The distance from Haiti to Amarillo is a lot longer than the 3,300 miles. Government upheaval and poverty have made for a violent risky society. Huxter has had her truck shot at. She's been threatened by kidnappers.
"She is fearless," said Nance, who works for Denman Building Products. "She won't tell you this, but there are 10-foot high sandy walls with barbed wire around her compound. There are armed guards every day 24/7.
"One day, a man came to the compound with the intention of killing her. She's fearless. And we go around going, 'I don't know if we can get up for early service this week.'"
"Some people," Huxter said, "get the idea that behind our walls is money because I'm white."
In May 1995, Huxter visited her daughter and her grandchild in Haiti, thinking she would be there six weeks. She was so impacted that she went back to Canada to sell her house and move to Haiti. Even then, she thought at most she would be there a year.
"A year in Haiti is a very long time," she said. "After a year, as I was about to leave, I had no peace. I'd see some land and think that would be ideal for a children's home.
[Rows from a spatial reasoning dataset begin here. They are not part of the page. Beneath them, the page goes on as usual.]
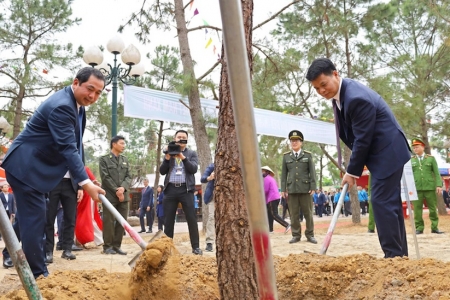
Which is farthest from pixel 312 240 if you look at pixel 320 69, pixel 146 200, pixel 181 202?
pixel 146 200

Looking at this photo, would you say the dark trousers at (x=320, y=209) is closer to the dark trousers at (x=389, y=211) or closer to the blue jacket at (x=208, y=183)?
the blue jacket at (x=208, y=183)

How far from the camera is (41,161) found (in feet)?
9.80

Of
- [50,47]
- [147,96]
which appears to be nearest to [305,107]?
[147,96]

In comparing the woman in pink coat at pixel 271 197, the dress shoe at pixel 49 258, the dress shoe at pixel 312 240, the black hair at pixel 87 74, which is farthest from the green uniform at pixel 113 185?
the woman in pink coat at pixel 271 197

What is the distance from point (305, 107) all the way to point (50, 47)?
7.43m

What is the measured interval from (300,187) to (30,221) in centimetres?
465

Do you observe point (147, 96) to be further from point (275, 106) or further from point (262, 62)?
point (275, 106)

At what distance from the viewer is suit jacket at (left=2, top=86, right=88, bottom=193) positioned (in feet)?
9.46

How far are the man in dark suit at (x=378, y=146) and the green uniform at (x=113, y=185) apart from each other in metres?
3.71

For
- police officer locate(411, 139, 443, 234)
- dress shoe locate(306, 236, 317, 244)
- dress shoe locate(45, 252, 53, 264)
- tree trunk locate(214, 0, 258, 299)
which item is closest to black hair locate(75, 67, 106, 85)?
tree trunk locate(214, 0, 258, 299)

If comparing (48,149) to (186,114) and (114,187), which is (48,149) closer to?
(114,187)

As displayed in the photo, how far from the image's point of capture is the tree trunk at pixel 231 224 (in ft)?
8.14

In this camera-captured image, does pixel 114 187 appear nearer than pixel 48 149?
No

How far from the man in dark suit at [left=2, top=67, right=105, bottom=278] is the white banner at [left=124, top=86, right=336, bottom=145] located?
2540 millimetres
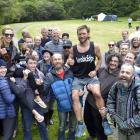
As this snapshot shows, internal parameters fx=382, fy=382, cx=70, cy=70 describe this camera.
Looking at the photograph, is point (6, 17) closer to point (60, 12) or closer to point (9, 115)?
point (60, 12)

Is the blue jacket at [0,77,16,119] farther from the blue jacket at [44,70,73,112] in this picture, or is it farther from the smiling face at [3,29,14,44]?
the smiling face at [3,29,14,44]

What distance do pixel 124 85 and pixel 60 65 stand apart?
72.9 inches

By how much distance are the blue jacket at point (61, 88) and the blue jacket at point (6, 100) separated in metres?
0.80

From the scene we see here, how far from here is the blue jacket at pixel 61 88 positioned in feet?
24.1

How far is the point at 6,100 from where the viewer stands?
269 inches

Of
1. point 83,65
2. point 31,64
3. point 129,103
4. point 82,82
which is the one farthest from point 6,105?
point 129,103

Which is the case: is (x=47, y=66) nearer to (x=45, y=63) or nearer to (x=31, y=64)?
(x=45, y=63)

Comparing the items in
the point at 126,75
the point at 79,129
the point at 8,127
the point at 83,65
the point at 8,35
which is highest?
the point at 8,35

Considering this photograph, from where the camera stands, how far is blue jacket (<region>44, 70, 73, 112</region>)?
24.1ft

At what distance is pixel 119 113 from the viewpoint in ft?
20.3

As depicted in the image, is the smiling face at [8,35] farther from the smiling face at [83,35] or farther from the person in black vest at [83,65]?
the smiling face at [83,35]

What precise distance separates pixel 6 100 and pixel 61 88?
111 cm

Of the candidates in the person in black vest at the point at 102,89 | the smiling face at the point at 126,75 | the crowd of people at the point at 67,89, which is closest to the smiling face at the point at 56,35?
the crowd of people at the point at 67,89

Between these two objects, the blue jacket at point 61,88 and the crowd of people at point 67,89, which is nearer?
the crowd of people at point 67,89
There are children with no families, no one to take them in, and here's another place that would be good for a school.
"Where are these thoughts coming from? I'm going back to Canada. At one point, I was on a concrete floor praying to God to send people with money or a church to work down here and I'll stay another year. Take this away from me. What I heard was, 'I'm not sending a church or people with money. I've already sent you.'
"That jarred me to the tips of my toes. I said, 'God, I can't.' He said, 'No, Karen, you can't. But I can, and we will.'"
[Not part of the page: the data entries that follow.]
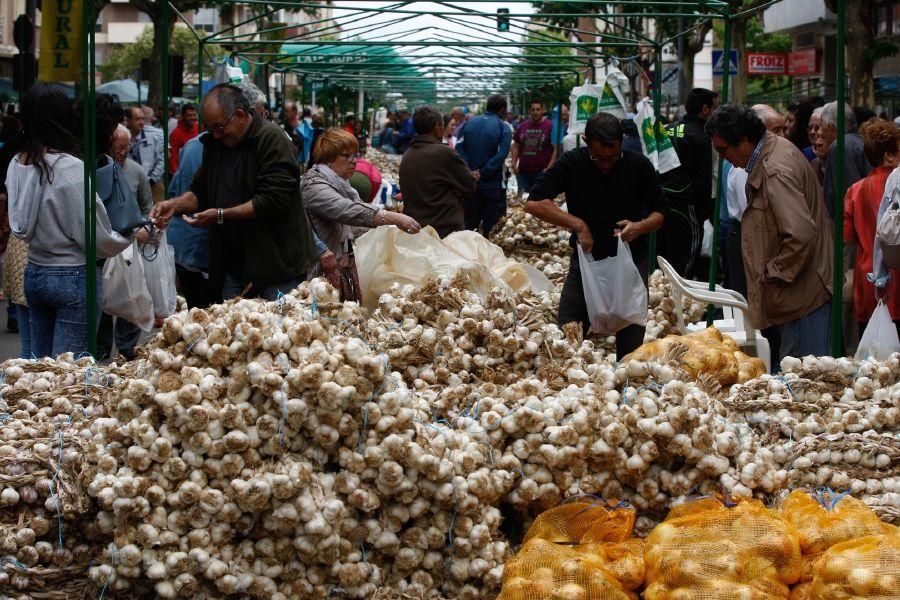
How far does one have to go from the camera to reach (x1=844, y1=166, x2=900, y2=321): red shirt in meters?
6.12

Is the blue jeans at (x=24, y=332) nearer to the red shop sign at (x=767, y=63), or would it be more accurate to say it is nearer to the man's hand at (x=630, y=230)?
the man's hand at (x=630, y=230)

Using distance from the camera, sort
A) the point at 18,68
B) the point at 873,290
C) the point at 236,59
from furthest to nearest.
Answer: the point at 18,68, the point at 236,59, the point at 873,290

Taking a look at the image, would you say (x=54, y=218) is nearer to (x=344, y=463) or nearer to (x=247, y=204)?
(x=247, y=204)

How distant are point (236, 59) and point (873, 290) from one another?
8.50m

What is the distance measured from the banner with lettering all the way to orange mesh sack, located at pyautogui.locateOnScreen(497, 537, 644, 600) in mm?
3640

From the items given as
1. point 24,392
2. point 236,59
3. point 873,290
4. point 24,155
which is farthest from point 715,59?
point 24,392

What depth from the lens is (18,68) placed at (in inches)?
581

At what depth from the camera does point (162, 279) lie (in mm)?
6801

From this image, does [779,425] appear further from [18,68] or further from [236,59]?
[18,68]

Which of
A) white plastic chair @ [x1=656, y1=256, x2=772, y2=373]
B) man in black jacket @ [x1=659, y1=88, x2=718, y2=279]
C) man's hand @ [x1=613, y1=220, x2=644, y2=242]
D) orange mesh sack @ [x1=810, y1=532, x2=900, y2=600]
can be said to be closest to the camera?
orange mesh sack @ [x1=810, y1=532, x2=900, y2=600]

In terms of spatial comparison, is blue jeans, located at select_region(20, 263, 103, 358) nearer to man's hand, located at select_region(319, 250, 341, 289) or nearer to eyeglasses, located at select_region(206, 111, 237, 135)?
eyeglasses, located at select_region(206, 111, 237, 135)

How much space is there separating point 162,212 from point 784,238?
2.88m

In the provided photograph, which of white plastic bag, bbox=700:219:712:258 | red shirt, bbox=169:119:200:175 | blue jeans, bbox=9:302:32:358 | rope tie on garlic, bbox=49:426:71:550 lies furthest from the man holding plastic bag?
red shirt, bbox=169:119:200:175

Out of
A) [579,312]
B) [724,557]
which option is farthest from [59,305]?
[724,557]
That was more than 20 years ago. Today, there are 17 orphans at the children's home where she is looked upon as their mother. At the school, which has three years of preschool and 13 grades, there are 530 with 30 teachers. Huxter is looked upon by all as "DG," sort of an inside joke for Director General.
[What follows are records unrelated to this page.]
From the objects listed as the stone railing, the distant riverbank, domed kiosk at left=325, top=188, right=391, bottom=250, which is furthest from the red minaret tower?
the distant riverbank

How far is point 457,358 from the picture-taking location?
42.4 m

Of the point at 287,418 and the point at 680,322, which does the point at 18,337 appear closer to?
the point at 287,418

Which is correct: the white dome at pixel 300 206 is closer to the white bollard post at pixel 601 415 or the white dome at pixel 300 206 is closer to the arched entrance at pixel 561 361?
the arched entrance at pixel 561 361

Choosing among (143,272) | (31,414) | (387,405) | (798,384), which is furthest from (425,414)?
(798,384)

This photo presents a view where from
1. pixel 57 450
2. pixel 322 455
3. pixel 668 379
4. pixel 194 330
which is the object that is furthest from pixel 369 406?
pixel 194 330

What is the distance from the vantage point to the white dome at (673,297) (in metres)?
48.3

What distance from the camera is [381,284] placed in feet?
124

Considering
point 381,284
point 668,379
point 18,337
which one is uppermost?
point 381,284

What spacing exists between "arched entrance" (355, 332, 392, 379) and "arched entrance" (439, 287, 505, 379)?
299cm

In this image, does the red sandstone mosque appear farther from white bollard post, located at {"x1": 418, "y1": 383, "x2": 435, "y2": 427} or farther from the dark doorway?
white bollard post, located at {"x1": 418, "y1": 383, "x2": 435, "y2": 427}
One child, though, really holds a special place. In 2005, Ti-Luc's mother was carrying him in her sixth month of pregnancy. His parents and three brothers and sisters were on a roof in a town in a valley to escape a flood.
Later that night, the flood took away all but the mother. She was rescued and later gave birth to the premature child. Four days after the birth, she ran away and was never found.
Seven weeks after that, the local hospital called Huxter about the baby. He weighed just more than 3 pounds. He might not live much longer. Huxter could give the baby better care than the hospital, so she took him, and fed the child by syringe.
But in a few weeks, Huxter knew something was wrong with the boy who would be called Ti-Luc. Among other things, he couldn't see or hear and he might have cerebral palsy. A Port-au-Prince pediatrician examined him and told Huxter to "throw him away."
After the initial shock, she said, "You listen to me. This baby will see. He will hear. He will walk. He will talk. He will go to school and he will learn well."
Huxter, 72, officially adopted Ti-Luc in 2015. He has done all of those things and handles his cerebral palsy with an innocent courage.
It's for this, and many other reasons, that Nance and friends return each year, like they will in February. Huxter, whose story and school/children's home is detailed at hatshaiti.org, will have her usual lists of painting, cabinetmaking, repairing and other chores — all the things for which she has not the manpower or funds. Oh, and one other very important thing — they pray for her children.
"Every new person that goes, I tell them it's a 'money-back guarantee,'" Nance said. "If you do not enjoy your time, I will reimburse you. I've never had to do that — not even close."